[DATA RECORDS]
_____

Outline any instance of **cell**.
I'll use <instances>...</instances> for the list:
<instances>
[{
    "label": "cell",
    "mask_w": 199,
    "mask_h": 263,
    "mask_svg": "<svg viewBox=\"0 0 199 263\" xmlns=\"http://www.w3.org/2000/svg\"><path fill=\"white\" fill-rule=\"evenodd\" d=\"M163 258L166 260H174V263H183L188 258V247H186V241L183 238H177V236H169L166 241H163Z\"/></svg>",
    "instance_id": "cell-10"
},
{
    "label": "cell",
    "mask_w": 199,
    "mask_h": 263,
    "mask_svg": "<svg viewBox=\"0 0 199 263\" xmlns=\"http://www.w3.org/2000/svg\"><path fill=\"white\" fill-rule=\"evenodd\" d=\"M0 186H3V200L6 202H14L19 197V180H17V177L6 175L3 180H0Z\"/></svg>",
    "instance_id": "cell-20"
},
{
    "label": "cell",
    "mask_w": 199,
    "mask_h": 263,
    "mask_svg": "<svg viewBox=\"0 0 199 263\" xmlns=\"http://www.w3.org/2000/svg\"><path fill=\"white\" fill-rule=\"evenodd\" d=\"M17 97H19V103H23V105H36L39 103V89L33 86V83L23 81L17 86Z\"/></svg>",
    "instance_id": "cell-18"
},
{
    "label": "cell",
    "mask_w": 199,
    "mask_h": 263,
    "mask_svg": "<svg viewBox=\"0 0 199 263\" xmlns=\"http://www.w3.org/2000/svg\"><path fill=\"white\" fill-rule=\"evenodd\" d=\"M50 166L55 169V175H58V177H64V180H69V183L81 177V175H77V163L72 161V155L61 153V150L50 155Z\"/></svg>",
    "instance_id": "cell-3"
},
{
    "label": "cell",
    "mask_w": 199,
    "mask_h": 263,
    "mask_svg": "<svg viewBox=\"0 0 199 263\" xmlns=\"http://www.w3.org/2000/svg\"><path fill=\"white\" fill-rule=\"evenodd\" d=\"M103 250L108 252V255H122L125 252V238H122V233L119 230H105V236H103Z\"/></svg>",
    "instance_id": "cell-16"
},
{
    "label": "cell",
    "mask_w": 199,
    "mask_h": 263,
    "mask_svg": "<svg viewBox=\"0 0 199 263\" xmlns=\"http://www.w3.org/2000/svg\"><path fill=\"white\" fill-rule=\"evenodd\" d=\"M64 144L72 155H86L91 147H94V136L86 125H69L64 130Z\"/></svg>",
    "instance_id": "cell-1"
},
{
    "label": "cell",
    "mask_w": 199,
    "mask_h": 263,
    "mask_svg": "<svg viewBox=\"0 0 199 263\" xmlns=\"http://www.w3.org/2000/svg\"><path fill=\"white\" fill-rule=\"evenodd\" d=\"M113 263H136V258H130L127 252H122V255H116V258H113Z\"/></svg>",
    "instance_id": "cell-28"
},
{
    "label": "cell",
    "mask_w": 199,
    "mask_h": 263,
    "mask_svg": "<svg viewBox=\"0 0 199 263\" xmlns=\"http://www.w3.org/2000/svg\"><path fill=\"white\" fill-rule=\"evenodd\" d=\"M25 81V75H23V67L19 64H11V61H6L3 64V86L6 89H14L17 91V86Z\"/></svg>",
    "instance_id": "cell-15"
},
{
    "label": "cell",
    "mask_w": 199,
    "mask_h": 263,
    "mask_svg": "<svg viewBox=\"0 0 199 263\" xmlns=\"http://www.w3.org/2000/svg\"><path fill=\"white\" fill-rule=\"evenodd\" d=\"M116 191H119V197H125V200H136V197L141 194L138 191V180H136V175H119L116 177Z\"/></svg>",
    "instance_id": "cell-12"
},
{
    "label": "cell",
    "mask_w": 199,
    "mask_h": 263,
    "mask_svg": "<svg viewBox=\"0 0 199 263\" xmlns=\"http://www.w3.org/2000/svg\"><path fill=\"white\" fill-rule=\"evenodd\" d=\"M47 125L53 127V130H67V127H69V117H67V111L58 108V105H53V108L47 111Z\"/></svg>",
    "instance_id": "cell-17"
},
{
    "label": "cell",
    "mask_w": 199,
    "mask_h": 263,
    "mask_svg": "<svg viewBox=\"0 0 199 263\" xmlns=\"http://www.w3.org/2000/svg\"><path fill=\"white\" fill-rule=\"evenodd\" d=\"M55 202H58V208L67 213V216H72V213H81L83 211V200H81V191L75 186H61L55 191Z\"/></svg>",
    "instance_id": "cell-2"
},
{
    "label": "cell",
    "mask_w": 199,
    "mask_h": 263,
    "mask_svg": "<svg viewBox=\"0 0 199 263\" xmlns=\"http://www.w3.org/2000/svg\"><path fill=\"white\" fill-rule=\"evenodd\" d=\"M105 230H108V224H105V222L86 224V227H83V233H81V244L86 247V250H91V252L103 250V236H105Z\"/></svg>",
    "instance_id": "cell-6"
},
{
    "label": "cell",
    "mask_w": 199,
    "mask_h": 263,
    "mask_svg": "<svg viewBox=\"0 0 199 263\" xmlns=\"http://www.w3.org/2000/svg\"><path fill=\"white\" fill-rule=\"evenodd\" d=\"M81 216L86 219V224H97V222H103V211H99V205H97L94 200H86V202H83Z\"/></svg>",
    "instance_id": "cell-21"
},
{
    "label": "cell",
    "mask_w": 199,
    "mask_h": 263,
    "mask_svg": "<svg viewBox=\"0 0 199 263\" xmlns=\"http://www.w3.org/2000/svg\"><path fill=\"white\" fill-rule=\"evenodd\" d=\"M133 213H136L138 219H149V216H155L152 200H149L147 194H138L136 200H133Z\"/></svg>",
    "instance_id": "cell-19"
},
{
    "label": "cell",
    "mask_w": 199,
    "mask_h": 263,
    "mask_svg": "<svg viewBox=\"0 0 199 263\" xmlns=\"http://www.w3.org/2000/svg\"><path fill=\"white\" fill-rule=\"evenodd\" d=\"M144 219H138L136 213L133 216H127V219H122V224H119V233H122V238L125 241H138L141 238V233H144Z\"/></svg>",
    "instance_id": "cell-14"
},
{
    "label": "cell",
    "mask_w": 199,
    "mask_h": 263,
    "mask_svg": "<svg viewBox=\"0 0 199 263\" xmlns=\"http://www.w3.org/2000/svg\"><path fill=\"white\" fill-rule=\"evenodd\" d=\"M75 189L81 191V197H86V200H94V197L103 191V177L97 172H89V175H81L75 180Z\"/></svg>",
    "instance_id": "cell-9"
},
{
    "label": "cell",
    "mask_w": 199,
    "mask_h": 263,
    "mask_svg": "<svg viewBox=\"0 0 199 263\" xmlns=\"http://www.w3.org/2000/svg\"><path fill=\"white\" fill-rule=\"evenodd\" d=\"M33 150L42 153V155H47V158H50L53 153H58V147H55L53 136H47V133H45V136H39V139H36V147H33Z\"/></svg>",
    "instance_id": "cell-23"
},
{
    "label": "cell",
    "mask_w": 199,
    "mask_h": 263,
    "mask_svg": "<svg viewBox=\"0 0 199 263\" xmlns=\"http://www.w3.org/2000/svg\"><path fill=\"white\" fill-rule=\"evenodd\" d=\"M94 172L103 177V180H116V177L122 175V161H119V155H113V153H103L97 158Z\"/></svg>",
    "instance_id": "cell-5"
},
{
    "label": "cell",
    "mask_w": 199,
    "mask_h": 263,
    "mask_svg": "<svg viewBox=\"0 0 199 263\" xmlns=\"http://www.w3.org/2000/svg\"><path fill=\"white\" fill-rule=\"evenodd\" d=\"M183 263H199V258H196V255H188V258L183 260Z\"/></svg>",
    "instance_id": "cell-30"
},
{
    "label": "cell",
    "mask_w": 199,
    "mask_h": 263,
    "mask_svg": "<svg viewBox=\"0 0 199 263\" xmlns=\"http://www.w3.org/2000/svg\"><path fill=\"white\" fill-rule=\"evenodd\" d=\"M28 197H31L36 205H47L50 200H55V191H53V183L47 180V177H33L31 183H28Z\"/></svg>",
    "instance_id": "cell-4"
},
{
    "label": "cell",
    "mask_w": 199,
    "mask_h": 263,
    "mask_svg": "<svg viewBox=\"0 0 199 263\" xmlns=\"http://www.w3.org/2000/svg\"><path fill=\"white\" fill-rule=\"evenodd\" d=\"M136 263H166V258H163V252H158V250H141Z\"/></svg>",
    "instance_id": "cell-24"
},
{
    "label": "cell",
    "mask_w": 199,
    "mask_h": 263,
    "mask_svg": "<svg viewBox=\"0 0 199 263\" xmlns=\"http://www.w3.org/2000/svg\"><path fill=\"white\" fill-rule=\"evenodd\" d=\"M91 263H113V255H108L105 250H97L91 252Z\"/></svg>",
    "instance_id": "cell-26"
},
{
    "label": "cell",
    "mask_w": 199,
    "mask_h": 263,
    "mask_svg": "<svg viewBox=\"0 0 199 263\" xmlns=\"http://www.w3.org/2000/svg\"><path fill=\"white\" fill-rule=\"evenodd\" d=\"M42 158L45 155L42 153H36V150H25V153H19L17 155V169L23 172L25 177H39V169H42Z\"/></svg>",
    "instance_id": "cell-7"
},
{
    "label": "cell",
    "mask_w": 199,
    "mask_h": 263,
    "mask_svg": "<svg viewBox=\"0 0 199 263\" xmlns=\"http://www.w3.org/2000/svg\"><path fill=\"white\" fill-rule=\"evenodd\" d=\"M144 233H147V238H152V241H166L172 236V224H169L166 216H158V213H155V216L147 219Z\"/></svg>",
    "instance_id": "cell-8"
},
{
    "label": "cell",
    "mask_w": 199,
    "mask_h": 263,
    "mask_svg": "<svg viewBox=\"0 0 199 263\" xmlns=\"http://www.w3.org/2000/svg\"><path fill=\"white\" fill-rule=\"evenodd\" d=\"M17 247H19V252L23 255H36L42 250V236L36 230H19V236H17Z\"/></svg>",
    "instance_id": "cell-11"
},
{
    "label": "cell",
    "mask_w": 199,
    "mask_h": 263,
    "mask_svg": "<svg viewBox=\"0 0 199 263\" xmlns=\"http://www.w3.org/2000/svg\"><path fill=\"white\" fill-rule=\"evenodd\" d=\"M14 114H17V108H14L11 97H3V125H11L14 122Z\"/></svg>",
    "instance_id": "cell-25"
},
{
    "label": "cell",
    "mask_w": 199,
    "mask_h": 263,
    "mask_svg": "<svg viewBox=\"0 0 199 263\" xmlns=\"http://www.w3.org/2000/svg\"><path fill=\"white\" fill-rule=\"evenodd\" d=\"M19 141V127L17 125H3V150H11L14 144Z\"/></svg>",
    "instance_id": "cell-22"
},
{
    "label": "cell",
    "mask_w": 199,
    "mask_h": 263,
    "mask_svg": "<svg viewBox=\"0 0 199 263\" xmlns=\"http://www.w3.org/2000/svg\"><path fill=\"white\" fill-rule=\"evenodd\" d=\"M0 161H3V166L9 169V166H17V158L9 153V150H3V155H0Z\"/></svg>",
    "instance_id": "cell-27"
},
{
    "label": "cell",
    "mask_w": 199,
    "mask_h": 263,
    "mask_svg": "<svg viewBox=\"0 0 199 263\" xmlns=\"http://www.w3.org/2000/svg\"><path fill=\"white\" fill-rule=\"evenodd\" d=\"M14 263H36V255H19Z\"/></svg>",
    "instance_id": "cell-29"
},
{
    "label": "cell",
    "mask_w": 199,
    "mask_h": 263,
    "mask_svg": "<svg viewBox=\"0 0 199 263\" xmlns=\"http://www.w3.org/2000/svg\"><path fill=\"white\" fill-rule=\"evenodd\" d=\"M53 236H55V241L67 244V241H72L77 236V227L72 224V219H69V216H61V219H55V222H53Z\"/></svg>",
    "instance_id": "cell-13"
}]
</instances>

_____

Please set out the records as a numbered list, starting at their first line and stopping after the line that contains "258L166 260H174V263H183L188 258V247H186V241L183". Leave out any blank lines.

1. Outline any instance of **cell**.
2. I'll use <instances>...</instances> for the list:
3. <instances>
4. [{
5.     "label": "cell",
6.     "mask_w": 199,
7.     "mask_h": 263,
8.     "mask_svg": "<svg viewBox=\"0 0 199 263\" xmlns=\"http://www.w3.org/2000/svg\"><path fill=\"white\" fill-rule=\"evenodd\" d=\"M163 258L166 260H174V263H183L188 258V247H186V241L183 238H177V236H169L166 241H163Z\"/></svg>",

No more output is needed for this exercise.